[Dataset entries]
━━━

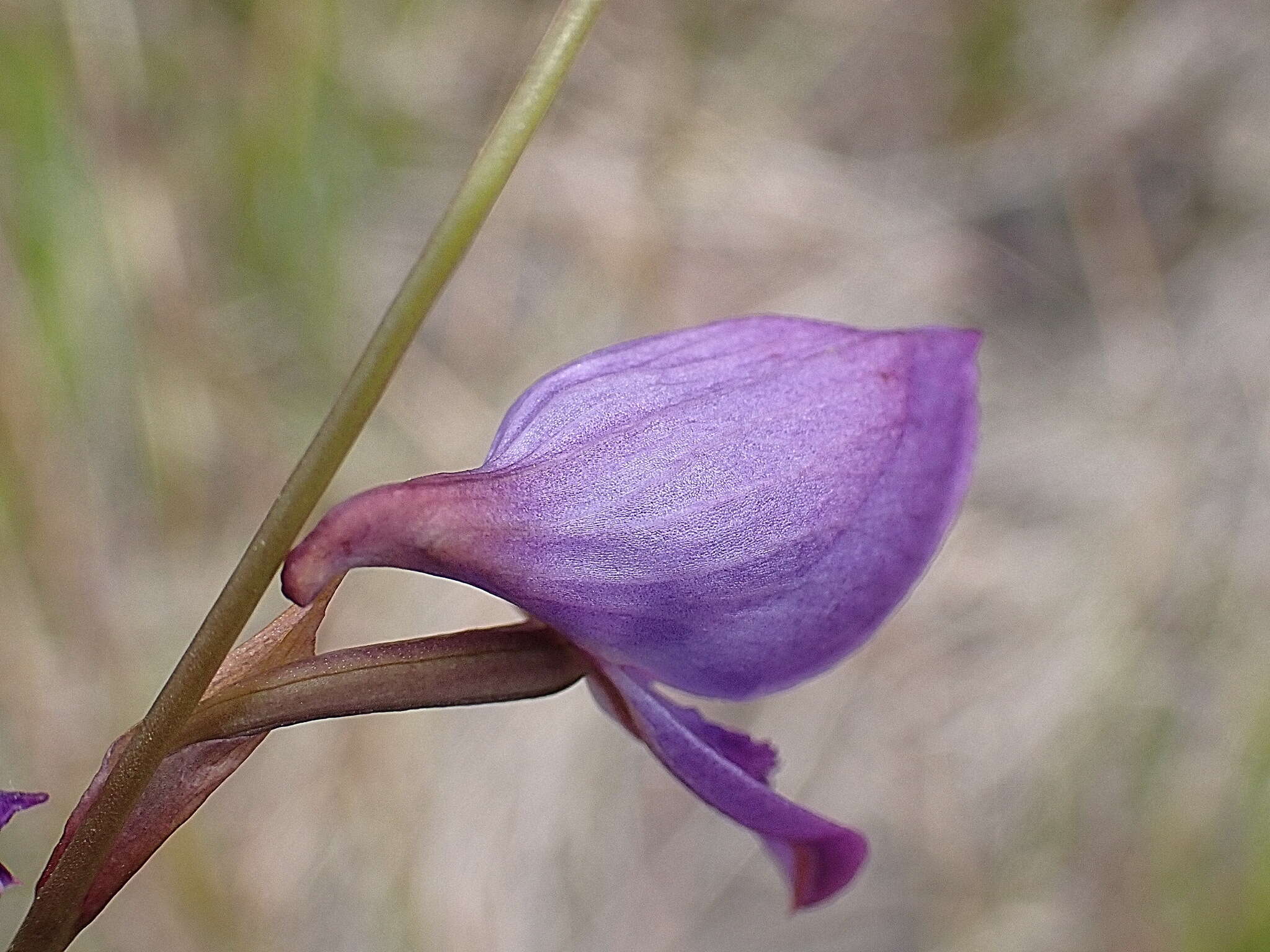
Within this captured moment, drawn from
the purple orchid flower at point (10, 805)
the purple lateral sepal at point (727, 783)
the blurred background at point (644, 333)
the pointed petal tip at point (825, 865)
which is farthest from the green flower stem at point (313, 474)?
the blurred background at point (644, 333)

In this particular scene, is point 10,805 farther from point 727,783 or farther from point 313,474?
point 727,783

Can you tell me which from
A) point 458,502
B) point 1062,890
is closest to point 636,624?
point 458,502

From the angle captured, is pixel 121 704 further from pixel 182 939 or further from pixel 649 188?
pixel 649 188

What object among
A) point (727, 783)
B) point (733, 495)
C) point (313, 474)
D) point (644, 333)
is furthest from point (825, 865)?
point (644, 333)

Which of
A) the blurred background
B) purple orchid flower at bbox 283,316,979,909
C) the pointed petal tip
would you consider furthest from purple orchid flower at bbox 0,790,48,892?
the blurred background

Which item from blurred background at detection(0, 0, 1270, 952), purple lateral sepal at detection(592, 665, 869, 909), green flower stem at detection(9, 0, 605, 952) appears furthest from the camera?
blurred background at detection(0, 0, 1270, 952)

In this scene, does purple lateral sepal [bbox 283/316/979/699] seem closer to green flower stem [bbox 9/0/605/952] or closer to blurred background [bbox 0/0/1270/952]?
green flower stem [bbox 9/0/605/952]
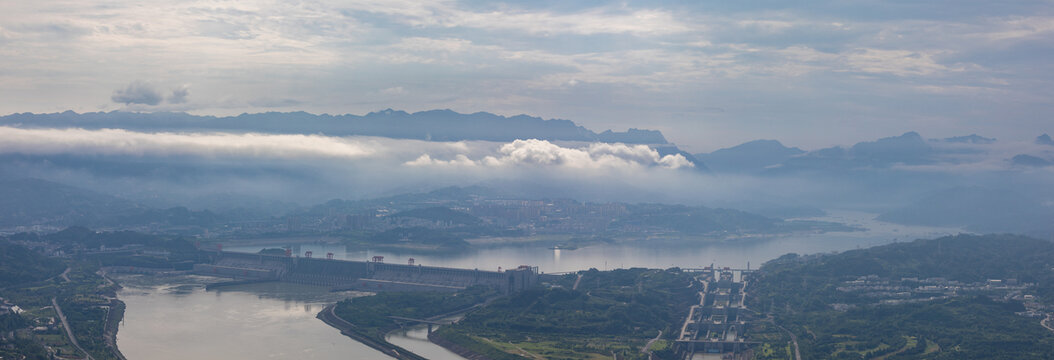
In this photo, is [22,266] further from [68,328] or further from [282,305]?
[68,328]

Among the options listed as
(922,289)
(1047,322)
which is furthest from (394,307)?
(1047,322)

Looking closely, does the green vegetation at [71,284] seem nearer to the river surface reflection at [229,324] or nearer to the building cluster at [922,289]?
the river surface reflection at [229,324]

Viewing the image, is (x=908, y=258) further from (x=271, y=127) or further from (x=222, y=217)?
(x=271, y=127)

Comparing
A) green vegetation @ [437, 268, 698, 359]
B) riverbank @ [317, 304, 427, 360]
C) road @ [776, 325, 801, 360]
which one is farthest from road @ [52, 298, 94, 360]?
road @ [776, 325, 801, 360]

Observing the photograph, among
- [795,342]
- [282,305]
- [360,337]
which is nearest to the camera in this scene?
[795,342]

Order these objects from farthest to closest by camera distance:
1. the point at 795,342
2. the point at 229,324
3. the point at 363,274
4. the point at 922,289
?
1. the point at 363,274
2. the point at 922,289
3. the point at 229,324
4. the point at 795,342

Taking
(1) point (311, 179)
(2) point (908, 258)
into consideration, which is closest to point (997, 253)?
(2) point (908, 258)
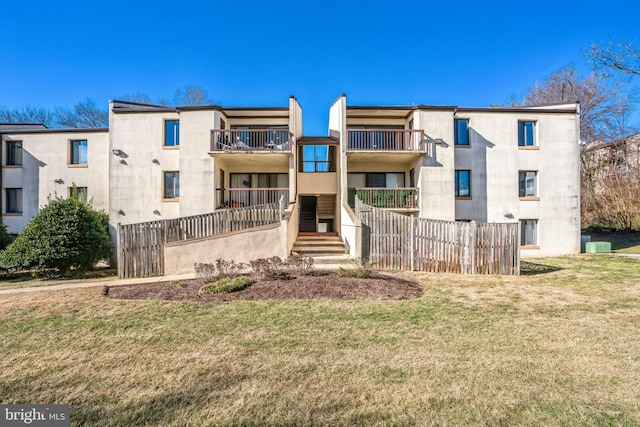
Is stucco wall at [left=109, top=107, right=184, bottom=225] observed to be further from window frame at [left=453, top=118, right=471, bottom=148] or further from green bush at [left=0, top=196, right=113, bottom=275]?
window frame at [left=453, top=118, right=471, bottom=148]

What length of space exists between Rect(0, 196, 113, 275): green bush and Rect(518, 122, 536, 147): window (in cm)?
2110

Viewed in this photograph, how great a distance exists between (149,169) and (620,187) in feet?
97.9

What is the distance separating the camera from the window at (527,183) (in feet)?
56.1

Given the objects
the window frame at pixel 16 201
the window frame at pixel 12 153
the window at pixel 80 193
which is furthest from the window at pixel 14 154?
the window at pixel 80 193

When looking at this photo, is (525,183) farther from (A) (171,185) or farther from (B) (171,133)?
(B) (171,133)

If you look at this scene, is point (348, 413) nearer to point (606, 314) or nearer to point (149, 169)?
point (606, 314)

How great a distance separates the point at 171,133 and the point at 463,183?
15895 millimetres

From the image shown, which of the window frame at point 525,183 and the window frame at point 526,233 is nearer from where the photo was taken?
the window frame at point 526,233

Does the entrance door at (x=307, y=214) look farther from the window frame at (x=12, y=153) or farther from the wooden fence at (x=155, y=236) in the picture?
the window frame at (x=12, y=153)

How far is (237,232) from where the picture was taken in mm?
11781

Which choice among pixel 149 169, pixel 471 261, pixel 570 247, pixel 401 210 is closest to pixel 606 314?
pixel 471 261

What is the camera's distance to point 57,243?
1159 cm

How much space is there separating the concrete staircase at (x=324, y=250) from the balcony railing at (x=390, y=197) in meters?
2.58

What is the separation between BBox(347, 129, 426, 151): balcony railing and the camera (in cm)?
1595
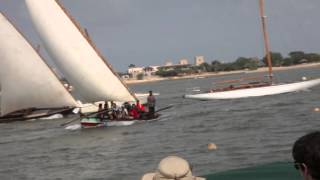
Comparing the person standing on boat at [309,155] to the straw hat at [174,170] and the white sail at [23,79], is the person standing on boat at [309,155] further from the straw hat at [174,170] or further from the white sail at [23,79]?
the white sail at [23,79]

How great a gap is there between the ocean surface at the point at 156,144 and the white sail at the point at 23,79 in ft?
21.0

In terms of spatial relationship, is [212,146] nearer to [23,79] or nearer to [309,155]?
[309,155]

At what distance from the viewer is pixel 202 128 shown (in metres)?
32.7

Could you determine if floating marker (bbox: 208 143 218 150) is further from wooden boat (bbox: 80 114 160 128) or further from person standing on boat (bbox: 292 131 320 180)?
person standing on boat (bbox: 292 131 320 180)

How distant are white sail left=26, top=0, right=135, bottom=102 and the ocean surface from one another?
11.5ft

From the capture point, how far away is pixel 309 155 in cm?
363

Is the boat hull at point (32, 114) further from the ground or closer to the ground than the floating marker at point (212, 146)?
further from the ground

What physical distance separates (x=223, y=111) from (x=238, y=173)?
32695mm

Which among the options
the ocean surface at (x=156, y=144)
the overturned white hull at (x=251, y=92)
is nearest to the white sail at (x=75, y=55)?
the ocean surface at (x=156, y=144)

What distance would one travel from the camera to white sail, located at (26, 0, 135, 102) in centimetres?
4225

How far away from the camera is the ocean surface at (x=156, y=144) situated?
20.4m

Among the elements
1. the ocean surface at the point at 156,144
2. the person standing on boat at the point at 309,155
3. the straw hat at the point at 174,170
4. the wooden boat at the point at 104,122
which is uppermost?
the person standing on boat at the point at 309,155

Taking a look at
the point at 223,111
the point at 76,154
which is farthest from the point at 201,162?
the point at 223,111

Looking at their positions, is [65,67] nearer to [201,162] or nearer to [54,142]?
[54,142]
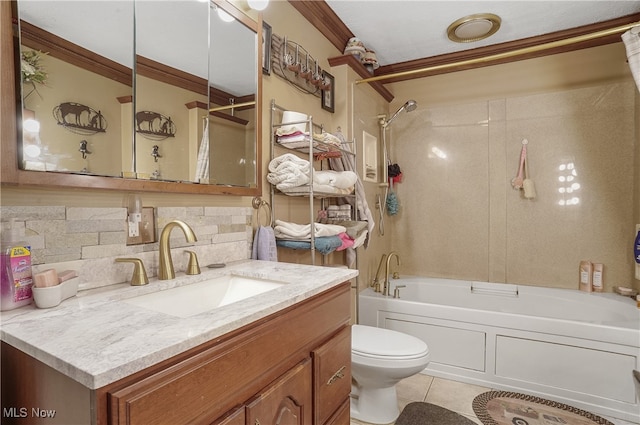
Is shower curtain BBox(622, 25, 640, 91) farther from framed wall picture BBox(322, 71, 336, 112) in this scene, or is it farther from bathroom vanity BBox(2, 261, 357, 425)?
bathroom vanity BBox(2, 261, 357, 425)

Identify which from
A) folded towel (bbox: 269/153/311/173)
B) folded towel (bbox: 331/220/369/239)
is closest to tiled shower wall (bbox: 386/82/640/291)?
folded towel (bbox: 331/220/369/239)

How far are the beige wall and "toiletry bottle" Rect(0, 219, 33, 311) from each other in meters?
2.97

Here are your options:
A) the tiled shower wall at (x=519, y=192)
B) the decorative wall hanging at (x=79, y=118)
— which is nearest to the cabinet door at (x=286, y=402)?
the decorative wall hanging at (x=79, y=118)

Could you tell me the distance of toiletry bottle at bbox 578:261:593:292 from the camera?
8.57 ft

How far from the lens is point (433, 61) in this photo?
9.93 feet

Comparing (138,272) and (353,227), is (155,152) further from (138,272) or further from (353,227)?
(353,227)

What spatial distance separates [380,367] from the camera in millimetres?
1689

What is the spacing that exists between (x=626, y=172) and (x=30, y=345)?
139 inches

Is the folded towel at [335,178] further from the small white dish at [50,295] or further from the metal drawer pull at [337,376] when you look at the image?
the small white dish at [50,295]

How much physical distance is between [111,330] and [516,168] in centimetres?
316

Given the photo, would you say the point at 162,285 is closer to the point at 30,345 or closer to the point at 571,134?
the point at 30,345

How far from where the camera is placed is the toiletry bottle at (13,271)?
30.0 inches

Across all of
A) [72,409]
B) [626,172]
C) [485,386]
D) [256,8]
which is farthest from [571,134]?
[72,409]

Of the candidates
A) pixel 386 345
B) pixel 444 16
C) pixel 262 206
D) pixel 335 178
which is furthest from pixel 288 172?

━━━

_EXERCISE DETAILS:_ Reproduce all of the data above word for word, but leave out the pictures.

_ANSWER TO THE TASK:_
Within this captured moment, drawn from
the purple orchid flower at point (10, 805)
the purple lateral sepal at point (727, 783)
the blurred background at point (644, 333)
the pointed petal tip at point (825, 865)
which is farthest from the green flower stem at point (313, 474)?
the blurred background at point (644, 333)

In this particular scene, is point 10,805 farther from point 727,783 or farther from point 313,474?
point 727,783

Can you tell me which from
A) point 458,502
B) point 1062,890
is closest to point 636,624?
point 458,502

From the angle captured, is pixel 121 704 further from pixel 182 939 or further from pixel 649 188?
pixel 649 188

What object among
A) point (727, 783)
B) point (733, 495)
C) point (313, 474)
D) point (644, 333)
is furthest from point (825, 865)?
point (644, 333)

Which of
A) the blurred background
B) purple orchid flower at bbox 283,316,979,909
C) the pointed petal tip
would you consider furthest from purple orchid flower at bbox 0,790,48,892?
the blurred background

Which item from blurred background at detection(0, 0, 1270, 952), purple lateral sepal at detection(592, 665, 869, 909), green flower stem at detection(9, 0, 605, 952) appears furthest from the camera?
blurred background at detection(0, 0, 1270, 952)

In this scene, does purple lateral sepal [bbox 283/316/979/699] seem closer to green flower stem [bbox 9/0/605/952] or closer to blurred background [bbox 0/0/1270/952]?
green flower stem [bbox 9/0/605/952]
In this photo, is [22,266] further from [68,328] or further from [282,305]?
[68,328]

Among the options listed as
(922,289)
(1047,322)
which is furthest from (394,307)?
(1047,322)

Looking closely, does the green vegetation at [71,284] seem nearer to the river surface reflection at [229,324] or nearer to the building cluster at [922,289]?
the river surface reflection at [229,324]

Viewing the image, is (x=908, y=258) further from (x=271, y=127) or further from (x=222, y=217)?
(x=271, y=127)

Comparing
A) green vegetation @ [437, 268, 698, 359]
B) riverbank @ [317, 304, 427, 360]
C) road @ [776, 325, 801, 360]
which one is farthest from road @ [52, 298, 94, 360]?
road @ [776, 325, 801, 360]

Observing the photograph, among
- [795,342]
- [282,305]
- [360,337]
which is nearest to the camera in this scene?
[795,342]

Order these objects from farthest to closest by camera distance:
1. the point at 795,342
2. the point at 229,324
3. the point at 363,274
4. the point at 922,289
?
1. the point at 363,274
2. the point at 922,289
3. the point at 229,324
4. the point at 795,342

Taking
(1) point (311, 179)
(2) point (908, 258)
into consideration, which is closest to point (997, 253)?
(2) point (908, 258)
Is stucco wall at [left=109, top=107, right=184, bottom=225] observed to be further from window frame at [left=453, top=118, right=471, bottom=148] or further from green bush at [left=0, top=196, right=113, bottom=275]?
window frame at [left=453, top=118, right=471, bottom=148]

What length of space exists between Rect(0, 196, 113, 275): green bush and Rect(518, 122, 536, 147): window (in cm)?
2110

Viewed in this photograph, how great a distance exists between (149,169) and (620,187) in feet?
97.9

What is the distance separating the camera from the window at (527,183) (in feet)?
56.1

Given the objects
the window frame at pixel 16 201
the window frame at pixel 12 153
the window at pixel 80 193
which is furthest from the window at pixel 14 154?
the window at pixel 80 193

When looking at this photo, is (525,183) farther from (A) (171,185) or farther from (B) (171,133)?
(B) (171,133)

If you look at this scene, is point (348, 413) nearer to point (606, 314) or nearer to point (149, 169)?
point (606, 314)

How great a distance separates the point at 171,133 and the point at 463,183?
15895 millimetres

From the image shown, which of the window frame at point 525,183 and the window frame at point 526,233 is nearer from where the photo was taken?
the window frame at point 526,233

Does the entrance door at (x=307, y=214) look farther from the window frame at (x=12, y=153) or farther from the wooden fence at (x=155, y=236) in the picture?
the window frame at (x=12, y=153)

How far is (237,232) from where the picture was taken in mm?
11781

Which choice among pixel 149 169, pixel 471 261, pixel 570 247, pixel 401 210 is closest to pixel 606 314?
pixel 471 261

What is the camera's distance to point 57,243?
1159 cm

How much space is there separating the concrete staircase at (x=324, y=250) from the balcony railing at (x=390, y=197) in meters?
2.58

What is the separation between BBox(347, 129, 426, 151): balcony railing and the camera (in cm)?
1595
Comparing the person standing on boat at [309,155] to the straw hat at [174,170] and the white sail at [23,79], is the person standing on boat at [309,155] further from the straw hat at [174,170] or further from the white sail at [23,79]?
the white sail at [23,79]

How great a gap is there between the ocean surface at the point at 156,144 and the white sail at the point at 23,79 in ft?
21.0

In terms of spatial relationship, is [212,146] nearer to [23,79] or nearer to [309,155]?
[309,155]

At what distance from the viewer is pixel 202 128 shown (in metres)?
32.7

Could you determine if floating marker (bbox: 208 143 218 150) is further from wooden boat (bbox: 80 114 160 128) or further from person standing on boat (bbox: 292 131 320 180)?
person standing on boat (bbox: 292 131 320 180)

How distant are white sail left=26, top=0, right=135, bottom=102 and the ocean surface from one another?
11.5ft

From the capture point, how far away is pixel 309 155 in cm?
363

Is the boat hull at point (32, 114) further from the ground or closer to the ground than the floating marker at point (212, 146)?
further from the ground

What physical distance separates (x=223, y=111) from (x=238, y=173)?
32695mm

Which among the options
the ocean surface at (x=156, y=144)
the overturned white hull at (x=251, y=92)
is nearest to the white sail at (x=75, y=55)?
the ocean surface at (x=156, y=144)

What distance would one travel from the camera to white sail, located at (26, 0, 135, 102) in centimetres?
4225

How far away from the camera is the ocean surface at (x=156, y=144) situated?
20.4m

Among the elements
1. the ocean surface at the point at 156,144
2. the person standing on boat at the point at 309,155
3. the straw hat at the point at 174,170
4. the wooden boat at the point at 104,122
which is uppermost?
the person standing on boat at the point at 309,155

Taking a look at
the point at 223,111
the point at 76,154
which is farthest from the point at 201,162?
the point at 223,111

Looking at their positions, is [65,67] nearer to [201,162] or nearer to [54,142]?
[54,142]
Is shower curtain BBox(622, 25, 640, 91) farther from framed wall picture BBox(322, 71, 336, 112) in this scene, or is it farther from bathroom vanity BBox(2, 261, 357, 425)?
bathroom vanity BBox(2, 261, 357, 425)

Identify which from
A) folded towel (bbox: 269/153/311/173)
B) folded towel (bbox: 331/220/369/239)
is closest to tiled shower wall (bbox: 386/82/640/291)?
folded towel (bbox: 331/220/369/239)

How far are the beige wall and "toiletry bottle" Rect(0, 219, 33, 311) from each other in meters?
2.97

Here are your options:
A) the tiled shower wall at (x=519, y=192)
B) the decorative wall hanging at (x=79, y=118)
— which is nearest to the cabinet door at (x=286, y=402)?
the decorative wall hanging at (x=79, y=118)

Could you tell me the distance of toiletry bottle at bbox 578:261:593:292 from the camera?
8.57 ft

How far from the lens is point (433, 61) in this photo?
9.93 feet

Comparing (138,272) and (353,227), is (155,152) further from (138,272) or further from (353,227)?
(353,227)

What spatial distance separates [380,367] from the camera in millimetres?
1689

What is the spacing that exists between (x=626, y=172) and (x=30, y=345)?
139 inches

Is the folded towel at [335,178] further from the small white dish at [50,295] or further from the metal drawer pull at [337,376] when you look at the image?
the small white dish at [50,295]

How much physical distance is between [111,330] and [516,168] in centimetres?
316

Given the photo, would you say the point at 162,285 is closer to the point at 30,345 or closer to the point at 571,134?
the point at 30,345

How far from where the camera is placed is the toiletry bottle at (13,271)?
30.0 inches

Across all of
A) [72,409]
B) [626,172]
C) [485,386]
D) [256,8]
which is farthest from [571,134]?
[72,409]

Of the candidates
A) pixel 386 345
B) pixel 444 16
C) pixel 262 206
D) pixel 335 178
which is furthest from pixel 288 172?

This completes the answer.